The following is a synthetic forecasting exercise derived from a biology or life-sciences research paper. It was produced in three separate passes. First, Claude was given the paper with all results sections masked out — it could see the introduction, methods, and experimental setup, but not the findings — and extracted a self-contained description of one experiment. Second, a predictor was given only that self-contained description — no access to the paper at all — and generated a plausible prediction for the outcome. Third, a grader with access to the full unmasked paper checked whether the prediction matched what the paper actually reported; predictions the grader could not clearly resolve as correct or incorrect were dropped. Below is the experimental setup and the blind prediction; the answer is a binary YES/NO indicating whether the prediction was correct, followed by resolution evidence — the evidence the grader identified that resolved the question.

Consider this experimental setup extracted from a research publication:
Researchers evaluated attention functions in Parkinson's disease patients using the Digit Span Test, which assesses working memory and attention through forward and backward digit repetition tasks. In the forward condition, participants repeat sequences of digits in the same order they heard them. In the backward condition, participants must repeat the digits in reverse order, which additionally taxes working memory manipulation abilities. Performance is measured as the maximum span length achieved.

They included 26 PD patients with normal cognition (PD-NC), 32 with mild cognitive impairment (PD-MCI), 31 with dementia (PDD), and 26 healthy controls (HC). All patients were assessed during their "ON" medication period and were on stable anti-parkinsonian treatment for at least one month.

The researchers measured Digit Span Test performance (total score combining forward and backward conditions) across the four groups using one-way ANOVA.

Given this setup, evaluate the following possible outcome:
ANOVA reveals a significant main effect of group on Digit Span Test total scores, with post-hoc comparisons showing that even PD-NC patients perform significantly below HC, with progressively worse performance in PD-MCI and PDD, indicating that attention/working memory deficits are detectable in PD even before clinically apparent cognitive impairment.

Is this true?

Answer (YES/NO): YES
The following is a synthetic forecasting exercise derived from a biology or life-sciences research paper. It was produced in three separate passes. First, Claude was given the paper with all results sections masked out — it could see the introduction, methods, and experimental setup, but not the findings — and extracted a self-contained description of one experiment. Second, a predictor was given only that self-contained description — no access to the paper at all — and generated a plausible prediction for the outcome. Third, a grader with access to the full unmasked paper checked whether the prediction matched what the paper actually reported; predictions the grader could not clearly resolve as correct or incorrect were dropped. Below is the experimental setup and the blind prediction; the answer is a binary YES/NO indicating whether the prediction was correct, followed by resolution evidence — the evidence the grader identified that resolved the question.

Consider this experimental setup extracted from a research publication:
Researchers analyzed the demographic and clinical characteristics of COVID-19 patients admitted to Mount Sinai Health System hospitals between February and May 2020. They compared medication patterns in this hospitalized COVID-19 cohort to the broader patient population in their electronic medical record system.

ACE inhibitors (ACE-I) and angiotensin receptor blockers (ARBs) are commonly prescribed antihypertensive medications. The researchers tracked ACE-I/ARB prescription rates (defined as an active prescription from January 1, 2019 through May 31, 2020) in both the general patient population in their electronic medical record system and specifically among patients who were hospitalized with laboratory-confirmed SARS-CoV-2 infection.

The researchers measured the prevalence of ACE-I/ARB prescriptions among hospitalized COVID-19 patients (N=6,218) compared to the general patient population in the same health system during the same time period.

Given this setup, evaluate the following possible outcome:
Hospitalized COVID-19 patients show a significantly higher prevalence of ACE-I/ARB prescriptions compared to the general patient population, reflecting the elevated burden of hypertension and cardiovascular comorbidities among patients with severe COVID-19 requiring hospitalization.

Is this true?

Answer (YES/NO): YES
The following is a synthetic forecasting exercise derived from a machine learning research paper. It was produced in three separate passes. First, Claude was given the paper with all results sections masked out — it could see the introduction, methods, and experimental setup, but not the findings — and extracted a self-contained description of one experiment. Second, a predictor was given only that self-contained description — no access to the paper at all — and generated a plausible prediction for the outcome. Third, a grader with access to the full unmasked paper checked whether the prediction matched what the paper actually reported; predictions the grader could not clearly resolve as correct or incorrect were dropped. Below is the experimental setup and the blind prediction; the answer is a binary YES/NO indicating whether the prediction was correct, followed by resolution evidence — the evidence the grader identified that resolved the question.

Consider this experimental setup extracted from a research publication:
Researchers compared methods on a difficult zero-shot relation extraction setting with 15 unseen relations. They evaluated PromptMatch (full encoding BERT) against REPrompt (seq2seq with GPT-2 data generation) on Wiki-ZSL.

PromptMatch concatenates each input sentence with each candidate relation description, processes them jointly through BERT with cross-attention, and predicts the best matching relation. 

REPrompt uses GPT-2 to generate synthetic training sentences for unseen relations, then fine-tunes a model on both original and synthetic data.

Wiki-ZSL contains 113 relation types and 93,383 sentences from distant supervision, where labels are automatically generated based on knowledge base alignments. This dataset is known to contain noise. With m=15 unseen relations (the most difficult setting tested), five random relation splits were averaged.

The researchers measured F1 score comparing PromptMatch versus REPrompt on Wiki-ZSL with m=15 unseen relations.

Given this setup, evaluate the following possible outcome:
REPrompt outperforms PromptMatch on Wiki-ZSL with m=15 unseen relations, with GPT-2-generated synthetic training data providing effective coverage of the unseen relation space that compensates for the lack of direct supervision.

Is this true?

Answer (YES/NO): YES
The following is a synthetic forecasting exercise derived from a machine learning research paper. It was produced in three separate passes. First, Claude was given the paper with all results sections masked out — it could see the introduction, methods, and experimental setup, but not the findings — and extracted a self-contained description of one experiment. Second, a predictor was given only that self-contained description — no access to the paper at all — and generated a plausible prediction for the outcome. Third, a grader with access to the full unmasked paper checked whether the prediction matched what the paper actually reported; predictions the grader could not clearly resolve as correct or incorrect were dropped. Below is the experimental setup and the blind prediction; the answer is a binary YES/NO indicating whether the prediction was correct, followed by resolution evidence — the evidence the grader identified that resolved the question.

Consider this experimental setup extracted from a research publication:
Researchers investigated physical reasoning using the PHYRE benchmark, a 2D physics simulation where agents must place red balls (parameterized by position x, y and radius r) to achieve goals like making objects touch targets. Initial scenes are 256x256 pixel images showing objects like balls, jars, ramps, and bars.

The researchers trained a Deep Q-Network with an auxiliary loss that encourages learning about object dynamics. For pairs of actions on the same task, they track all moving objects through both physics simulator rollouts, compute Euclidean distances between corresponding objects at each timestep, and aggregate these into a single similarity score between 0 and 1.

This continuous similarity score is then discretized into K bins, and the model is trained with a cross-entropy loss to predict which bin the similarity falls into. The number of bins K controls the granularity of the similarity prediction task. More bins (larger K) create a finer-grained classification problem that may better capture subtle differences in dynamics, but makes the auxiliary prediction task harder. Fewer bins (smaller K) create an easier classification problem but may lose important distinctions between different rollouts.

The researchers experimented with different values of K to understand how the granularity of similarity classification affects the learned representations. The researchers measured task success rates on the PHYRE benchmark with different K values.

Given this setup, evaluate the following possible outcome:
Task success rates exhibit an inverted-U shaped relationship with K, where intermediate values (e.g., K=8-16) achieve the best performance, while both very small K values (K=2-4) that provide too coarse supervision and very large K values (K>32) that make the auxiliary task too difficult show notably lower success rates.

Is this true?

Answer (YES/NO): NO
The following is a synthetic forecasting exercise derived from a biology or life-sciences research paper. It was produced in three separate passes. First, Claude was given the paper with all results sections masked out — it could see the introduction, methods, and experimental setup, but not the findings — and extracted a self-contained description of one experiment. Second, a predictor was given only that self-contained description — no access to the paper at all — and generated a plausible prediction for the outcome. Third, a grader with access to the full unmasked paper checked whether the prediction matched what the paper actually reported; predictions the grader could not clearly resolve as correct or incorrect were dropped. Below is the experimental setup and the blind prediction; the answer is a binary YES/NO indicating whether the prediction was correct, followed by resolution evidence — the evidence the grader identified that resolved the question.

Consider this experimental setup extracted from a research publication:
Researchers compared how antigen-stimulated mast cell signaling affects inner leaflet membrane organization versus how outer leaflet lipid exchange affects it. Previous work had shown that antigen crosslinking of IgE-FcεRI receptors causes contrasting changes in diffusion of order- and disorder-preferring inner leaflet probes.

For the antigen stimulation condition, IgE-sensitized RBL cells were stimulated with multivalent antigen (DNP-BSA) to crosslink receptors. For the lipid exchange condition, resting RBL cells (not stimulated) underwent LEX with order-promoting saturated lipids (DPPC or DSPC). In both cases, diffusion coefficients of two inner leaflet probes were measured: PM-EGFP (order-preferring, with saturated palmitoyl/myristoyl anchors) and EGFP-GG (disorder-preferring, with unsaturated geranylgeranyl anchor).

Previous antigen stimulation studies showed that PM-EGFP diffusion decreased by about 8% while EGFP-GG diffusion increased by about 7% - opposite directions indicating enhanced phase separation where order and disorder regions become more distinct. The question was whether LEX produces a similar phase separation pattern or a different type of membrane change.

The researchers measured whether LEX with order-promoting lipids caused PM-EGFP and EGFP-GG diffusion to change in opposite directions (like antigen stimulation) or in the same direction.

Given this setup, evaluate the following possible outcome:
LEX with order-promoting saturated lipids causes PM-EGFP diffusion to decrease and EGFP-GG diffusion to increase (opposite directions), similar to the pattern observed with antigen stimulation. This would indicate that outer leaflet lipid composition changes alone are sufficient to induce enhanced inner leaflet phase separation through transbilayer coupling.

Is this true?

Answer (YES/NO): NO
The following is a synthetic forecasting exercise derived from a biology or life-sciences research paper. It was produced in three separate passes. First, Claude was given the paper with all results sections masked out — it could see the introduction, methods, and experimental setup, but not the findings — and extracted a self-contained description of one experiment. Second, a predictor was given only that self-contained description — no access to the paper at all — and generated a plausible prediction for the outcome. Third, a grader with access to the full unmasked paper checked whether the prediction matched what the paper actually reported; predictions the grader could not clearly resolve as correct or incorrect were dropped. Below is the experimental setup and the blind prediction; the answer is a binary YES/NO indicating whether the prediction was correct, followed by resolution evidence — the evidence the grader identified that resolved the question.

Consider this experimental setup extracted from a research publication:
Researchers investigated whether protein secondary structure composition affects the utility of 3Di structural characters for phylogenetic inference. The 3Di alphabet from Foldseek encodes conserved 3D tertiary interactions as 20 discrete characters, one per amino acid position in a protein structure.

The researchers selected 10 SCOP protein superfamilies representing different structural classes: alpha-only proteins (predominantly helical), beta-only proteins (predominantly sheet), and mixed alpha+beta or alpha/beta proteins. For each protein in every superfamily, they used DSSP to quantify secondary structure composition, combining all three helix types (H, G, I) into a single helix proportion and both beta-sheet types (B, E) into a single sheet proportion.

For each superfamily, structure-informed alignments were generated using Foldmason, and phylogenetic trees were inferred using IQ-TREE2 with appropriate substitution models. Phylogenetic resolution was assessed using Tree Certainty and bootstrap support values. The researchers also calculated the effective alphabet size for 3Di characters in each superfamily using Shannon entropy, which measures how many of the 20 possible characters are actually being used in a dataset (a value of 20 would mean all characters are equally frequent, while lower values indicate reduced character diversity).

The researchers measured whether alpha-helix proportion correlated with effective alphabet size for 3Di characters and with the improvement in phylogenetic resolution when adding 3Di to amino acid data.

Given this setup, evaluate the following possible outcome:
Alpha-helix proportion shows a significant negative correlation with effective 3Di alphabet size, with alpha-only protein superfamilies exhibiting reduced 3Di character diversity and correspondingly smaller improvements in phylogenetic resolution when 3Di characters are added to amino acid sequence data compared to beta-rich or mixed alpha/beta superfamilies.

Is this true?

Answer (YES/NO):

= = =

Assigned task: Would you please reproduce every line from the one containing "The researchers measured whether alpha-helix" through the final line of the listing, and only those lines?

Answer box:
The researchers measured whether alpha-helix proportion correlated with effective alphabet size for 3Di characters and with the improvement in phylogenetic resolution when adding 3Di to amino acid data.

Given this setup, evaluate the following possible outcome:
Alpha-helix proportion shows a significant negative correlation with effective 3Di alphabet size, with alpha-only protein superfamilies exhibiting reduced 3Di character diversity and correspondingly smaller improvements in phylogenetic resolution when 3Di characters are added to amino acid sequence data compared to beta-rich or mixed alpha/beta superfamilies.

Is this true?

Answer (YES/NO):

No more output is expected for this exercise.